The Chinese save up to 40 percent of their Gross Domestic Product. In fact, they behave exactly like individuals in a truly free-market would behave; they save like there is no tomorrow. Or, more appropriately, like there is no welfare state, which, indeed, the Chinese don’t have. Or if they do have social programs, these don’t meet American standards of socialism.

Or so our leading lights have been claiming throughout the week of President Hu Jintao’s visit: The reason the Chinese save so energetically is because they don’t have an adequate welfare system, the pointy-heads have puled.

Yes, this is the message from the land of rugged individualism: develop more government programs. Of course, these do no good, other than for the bureaucrats that administer them. They are, moreover, based on immoral distribution. Yet this is what we wish on China.

I guess it’s a case of “leveling the playing field”—another expression that is often lobbed at the Chinese. Translated, it means wanting to see one’s rival sapped of his vitality too.

That the Chinese plan their lives as though there were no government hand-outs to rely on has incensed American economists and commentators (at least the ones I’ve had the misfortune to hear this week). They want Bully Bush to put pressure on Hu Jintao to set up some programs for his people, and, by so doing, make them more like us: inclined to spend, because of the knowledge that Uncle Hu will pick up the tab (like Uncle Sam does so magnificently. Think Katrina)."

I wrote last year on the constant nagging from representatives of "the free world" to "communist" China that they must become more socialist.

More Evidence Price Inflation Is Picking Up

The evidence is clearer than ever that price inflation in the U.S. is picking up significantly. Even the so-called PCE deflator, which is generally the inflation measure showing the lowest reading, saw a 0.4% increase on the month before in March. Given the sharp increase in oil prices in the latest month, it is a virtual certainty that the increase is going to be much bigger in April. And, the "core" PCE deflator -which the Fed have indicated it follows- saw a unusually large increase of 0.3%.

Meanwhile, the ISM price index in its manufacturing survey rose to 71.5 from 66.5.

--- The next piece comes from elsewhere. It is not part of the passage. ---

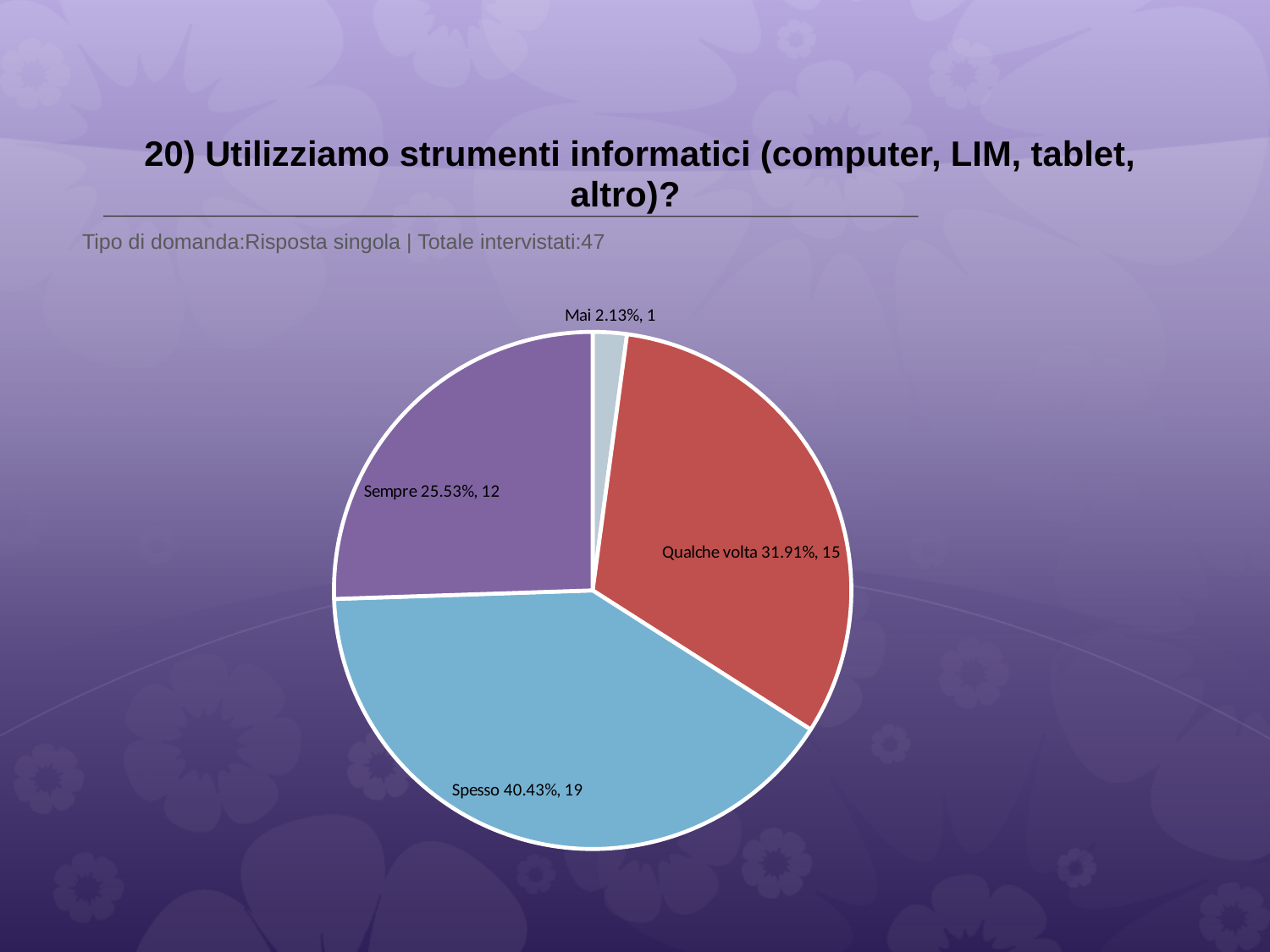
Which has more respondents, 'Sempre' or 'Qualche volta'? Qualche volta What is the difference in respondent count between 'Spesso' and 'Qualche volta'? 4 How many slices does the pie chart have? 4 How many respondents answered 'Sempre'? 12 Which category has the largest slice? Spesso How many respondents answered 'Qualche volta'? 15 What percentage share does the 'Spesso' slice have? 40.43% Which category has the smallest slice? Mai What percentage share does the 'Mai' slice have? 2.13% What kind of chart is shown on the slide? pie chart What colour is the 'Spesso' slice? light blue What is the total number of respondents stated on the slide? 47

The latest market developments, with commodity prices soaring across the board and the dollar falling against most other mayor currencies is likely to continue to put further upward pressure on price inflation. As I wrote yesterday, the Fed will "fall behind the curve" and see price inflation get out of hand if it pauses soon. Indeed, they might just do it even if their gradual tightening continues.